▸ TO BE DONE
Copy out all of the material exactly as presented.

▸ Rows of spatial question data
- - -
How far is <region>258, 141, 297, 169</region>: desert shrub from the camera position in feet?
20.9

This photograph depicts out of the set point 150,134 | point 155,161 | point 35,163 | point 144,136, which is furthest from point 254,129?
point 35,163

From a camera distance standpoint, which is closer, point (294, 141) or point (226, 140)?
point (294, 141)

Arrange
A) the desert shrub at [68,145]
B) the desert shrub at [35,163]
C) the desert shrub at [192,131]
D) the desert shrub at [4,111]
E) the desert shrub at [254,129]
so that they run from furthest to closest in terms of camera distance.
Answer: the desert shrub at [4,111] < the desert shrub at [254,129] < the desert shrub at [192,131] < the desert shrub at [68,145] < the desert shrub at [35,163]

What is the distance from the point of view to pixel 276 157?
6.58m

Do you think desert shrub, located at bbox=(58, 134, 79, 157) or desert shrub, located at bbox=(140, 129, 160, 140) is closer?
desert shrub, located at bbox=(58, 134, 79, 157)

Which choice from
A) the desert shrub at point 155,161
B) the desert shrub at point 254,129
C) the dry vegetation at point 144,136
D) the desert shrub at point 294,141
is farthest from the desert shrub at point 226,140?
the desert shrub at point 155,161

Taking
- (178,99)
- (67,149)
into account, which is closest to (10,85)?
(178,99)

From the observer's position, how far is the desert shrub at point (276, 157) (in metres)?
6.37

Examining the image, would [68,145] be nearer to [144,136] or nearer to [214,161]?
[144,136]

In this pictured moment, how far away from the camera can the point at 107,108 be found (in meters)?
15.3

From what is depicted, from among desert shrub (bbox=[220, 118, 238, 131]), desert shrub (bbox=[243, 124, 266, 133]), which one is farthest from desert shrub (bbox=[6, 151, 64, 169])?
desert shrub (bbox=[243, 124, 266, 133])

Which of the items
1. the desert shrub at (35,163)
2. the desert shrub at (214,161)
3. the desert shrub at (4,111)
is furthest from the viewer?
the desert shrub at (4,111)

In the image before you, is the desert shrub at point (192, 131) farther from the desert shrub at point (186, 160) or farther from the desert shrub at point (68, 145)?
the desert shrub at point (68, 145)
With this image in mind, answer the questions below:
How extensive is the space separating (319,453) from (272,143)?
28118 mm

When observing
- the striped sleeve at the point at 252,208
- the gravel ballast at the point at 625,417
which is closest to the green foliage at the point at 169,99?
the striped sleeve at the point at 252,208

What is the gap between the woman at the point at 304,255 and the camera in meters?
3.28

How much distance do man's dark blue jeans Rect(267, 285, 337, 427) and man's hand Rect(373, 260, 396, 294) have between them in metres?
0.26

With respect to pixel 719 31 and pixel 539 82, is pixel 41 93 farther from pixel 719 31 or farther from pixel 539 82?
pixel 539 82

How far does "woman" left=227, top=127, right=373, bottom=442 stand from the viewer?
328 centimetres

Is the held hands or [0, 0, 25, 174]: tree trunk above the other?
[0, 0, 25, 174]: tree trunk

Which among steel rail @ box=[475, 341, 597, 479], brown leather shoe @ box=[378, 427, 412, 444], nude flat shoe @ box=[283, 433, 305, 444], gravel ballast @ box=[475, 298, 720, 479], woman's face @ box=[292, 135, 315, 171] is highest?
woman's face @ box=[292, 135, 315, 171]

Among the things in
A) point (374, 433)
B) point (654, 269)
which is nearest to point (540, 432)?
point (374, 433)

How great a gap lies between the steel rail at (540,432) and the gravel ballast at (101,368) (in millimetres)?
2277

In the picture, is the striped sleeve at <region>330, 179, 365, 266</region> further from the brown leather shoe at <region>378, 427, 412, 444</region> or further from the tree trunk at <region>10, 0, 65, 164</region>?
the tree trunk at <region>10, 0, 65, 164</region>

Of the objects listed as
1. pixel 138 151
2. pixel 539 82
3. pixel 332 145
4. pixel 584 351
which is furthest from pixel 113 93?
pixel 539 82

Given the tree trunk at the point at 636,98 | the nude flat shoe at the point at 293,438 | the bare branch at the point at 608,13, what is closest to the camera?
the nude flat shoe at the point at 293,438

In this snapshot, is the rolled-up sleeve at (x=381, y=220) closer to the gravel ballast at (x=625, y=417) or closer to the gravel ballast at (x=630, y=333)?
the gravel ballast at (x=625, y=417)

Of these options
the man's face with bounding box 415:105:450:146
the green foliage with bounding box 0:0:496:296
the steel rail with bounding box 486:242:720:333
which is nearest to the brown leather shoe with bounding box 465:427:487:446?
- - -
▸ WORKED ANSWER
How far is <region>258, 141, 297, 169</region>: desert shrub from the camera position in feet?
20.9

This photograph depicts out of the set point 150,134 | point 155,161 | point 35,163 | point 144,136, which is furthest from point 254,129?
point 35,163

From a camera distance standpoint, which is closer, point (294, 141) or point (226, 140)?
point (294, 141)

Arrange
A) the desert shrub at [68,145]
B) the desert shrub at [35,163]
C) the desert shrub at [192,131]
D) the desert shrub at [4,111]
E) the desert shrub at [254,129]
so that they run from furthest to closest in terms of camera distance.
Answer: the desert shrub at [4,111] < the desert shrub at [254,129] < the desert shrub at [192,131] < the desert shrub at [68,145] < the desert shrub at [35,163]

What is the distance from the point of view to pixel 276 157?
6.58m

Do you think desert shrub, located at bbox=(58, 134, 79, 157) or desert shrub, located at bbox=(140, 129, 160, 140) is closer?
desert shrub, located at bbox=(58, 134, 79, 157)

Which choice from
A) the desert shrub at point 155,161
B) the desert shrub at point 254,129
C) the dry vegetation at point 144,136
D) the desert shrub at point 294,141
is farthest from the desert shrub at point 226,140?
the desert shrub at point 155,161

Taking
- (178,99)
- (67,149)
into account, which is closest to (10,85)?
(178,99)

From the observer's position, how far is the desert shrub at point (276, 157) (in metres)?
6.37

Examining the image, would [68,145] be nearer to [144,136] or nearer to [214,161]?
[144,136]

In this pictured moment, how far away from the camera can the point at 107,108 be found (in meters)?
15.3

From what is depicted, from among desert shrub (bbox=[220, 118, 238, 131]), desert shrub (bbox=[243, 124, 266, 133]), which one is farthest from desert shrub (bbox=[6, 151, 64, 169])?
desert shrub (bbox=[243, 124, 266, 133])

Which of the items
1. the desert shrub at (35,163)
2. the desert shrub at (214,161)
3. the desert shrub at (4,111)
is furthest from the viewer?
the desert shrub at (4,111)

In the image before you, is the desert shrub at point (192, 131) farther from the desert shrub at point (186, 160) or farther from the desert shrub at point (68, 145)?
the desert shrub at point (68, 145)
With this image in mind, answer the questions below:
How extensive is the space separating (319,453) from (272,143)?
28118 mm

When observing
- the striped sleeve at the point at 252,208
- the gravel ballast at the point at 625,417
which is closest to the green foliage at the point at 169,99?
the striped sleeve at the point at 252,208

What is the gap between the woman at the point at 304,255 and the camera in meters?
3.28

How much distance do man's dark blue jeans Rect(267, 285, 337, 427) and man's hand Rect(373, 260, 396, 294) have between them in metres?
0.26

With respect to pixel 719 31 and pixel 539 82, is pixel 41 93 farther from pixel 719 31 or farther from pixel 539 82?
pixel 539 82

How far does "woman" left=227, top=127, right=373, bottom=442 stand from the viewer?
328 centimetres

Is the held hands or [0, 0, 25, 174]: tree trunk above the other?
[0, 0, 25, 174]: tree trunk

Which among steel rail @ box=[475, 341, 597, 479], brown leather shoe @ box=[378, 427, 412, 444], nude flat shoe @ box=[283, 433, 305, 444], gravel ballast @ box=[475, 298, 720, 479], woman's face @ box=[292, 135, 315, 171] is highest?
woman's face @ box=[292, 135, 315, 171]

Among the things in
A) point (374, 433)
B) point (654, 269)
which is nearest to point (540, 432)?
point (374, 433)

How great a gap lies between the steel rail at (540,432) and the gravel ballast at (101,368) (in millimetres)?
2277

In the picture, is the striped sleeve at <region>330, 179, 365, 266</region> further from the brown leather shoe at <region>378, 427, 412, 444</region> or further from the tree trunk at <region>10, 0, 65, 164</region>?
the tree trunk at <region>10, 0, 65, 164</region>

Of the objects listed as
1. pixel 138 151
2. pixel 539 82
3. pixel 332 145
4. pixel 584 351
which is furthest from pixel 113 93?
pixel 539 82

Given the tree trunk at the point at 636,98 | the nude flat shoe at the point at 293,438 | the bare branch at the point at 608,13, what is closest to the camera?
the nude flat shoe at the point at 293,438

In this snapshot, is the rolled-up sleeve at (x=381, y=220) closer to the gravel ballast at (x=625, y=417) or closer to the gravel ballast at (x=630, y=333)?
the gravel ballast at (x=625, y=417)

Of these options
the man's face with bounding box 415:105:450:146
the green foliage with bounding box 0:0:496:296
the steel rail with bounding box 486:242:720:333
which is nearest to the brown leather shoe with bounding box 465:427:487:446?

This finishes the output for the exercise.